— Work to complete —
**a)** In the article about the senator's eligibility to be president, what minimum age does Article II, Section I set for a president?
**b)** Carry on the article about the senator's eligibility to be president, picking up after its final sentence.

— Document section —
-*-*-
The California senator gained national attention in 2019 when she first began her campaign for president. In the aftermath of the announcement, social media posts resurfaced, regarding her eligibility to be president or vice president.
"Kamala is a first-generation American," wrote one user on Facebook. "All Presidents must be the product of citizen parents, but Kamala is not. She's yet another ineligible Democrat candidate."
Similar posts were shared on Twitter.
Others posted that this was part of a scheme to get House Speaker Nancy Pelosi to the White House, since her position would be third in line for the presidency.
But the Constitution is pretty clear about who is eligible to be president.
Article II, Section I states that in order to be president, one must be at least 35-years-old, must have lived in the United States for at least 14 years, and must be a "natural born citizen."
The most common way to become a natural-born citizen is to be born in the United States, regardless of the citizenship status of one's parents. David Super, a law professor at The Georgetown Law Center said this excludes the children of foreign diplomats.
-*-*-
— Source material —
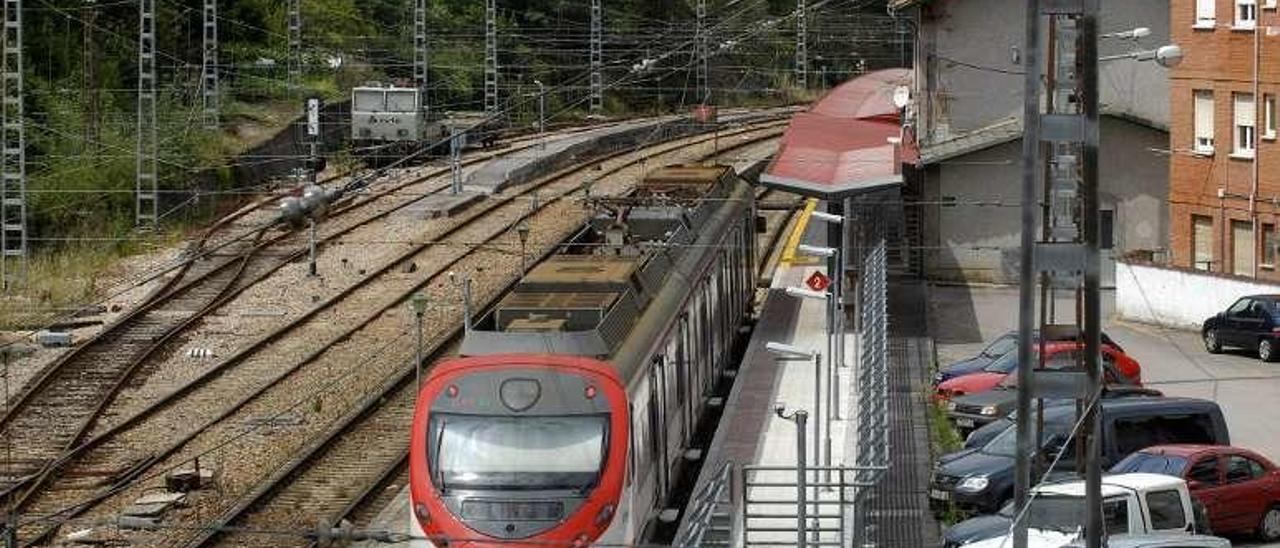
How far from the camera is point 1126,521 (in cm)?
-*-*-
— Answers for this exercise —
**a)** At least 35 years old.

**b)**
"But if one is born in the U.S.," he said. "The nationality of one's parents is irrelevant."
A 2011 report by the Congressional Research Service addressed this question:
"There is no provision in the Constitution," the report read. "And no controlling American case law to support a contention that the citizenship of one's parents governs the eligibility of a native-born U.S. Citizen to be President."
Kamala Harris, born in California, would thus be a "natural born citizen," eligible to run for president or vice president, regardless of her foreign-born parents.